* _Stated task_
List every sentence in the wedding-day passage that begins with the words "A day".

* _Source extract_
···
May 27, 1995…Our wedding day. This was supposed to be the happiest day of my life. A day to begin our new life together. A day full of hope and love. A day filled with dreams. A day to spend thinking about the Honeymoon. A day to get a visit from Murphy Slaw. (murphy’s law)

Earlier in the day, my buddies and I were playing a game of pool football. Without giving you a “play-by-play,” I caught a pass and slammed my hand into the side of the pool. I could have hurt any one of my ten fingers. Ol’ Murph made sure that the finger I bloodied and jammed was the same one that would have a ring slipped on it later that night. My darling wife to be did not appreciate the flesh wound that she got to see for the first time at the altar. (I did not appreciate how she tried to jam the ring on my finger either.)
···
* _Raw data_
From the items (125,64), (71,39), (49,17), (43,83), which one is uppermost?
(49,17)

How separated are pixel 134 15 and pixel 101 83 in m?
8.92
···
* _Complete response_
- A day to begin our new life together.
- A day full of hope and love.
- A day filled with dreams.
- A day to spend thinking about the Honeymoon.
- A day to get a visit from Murphy Slaw.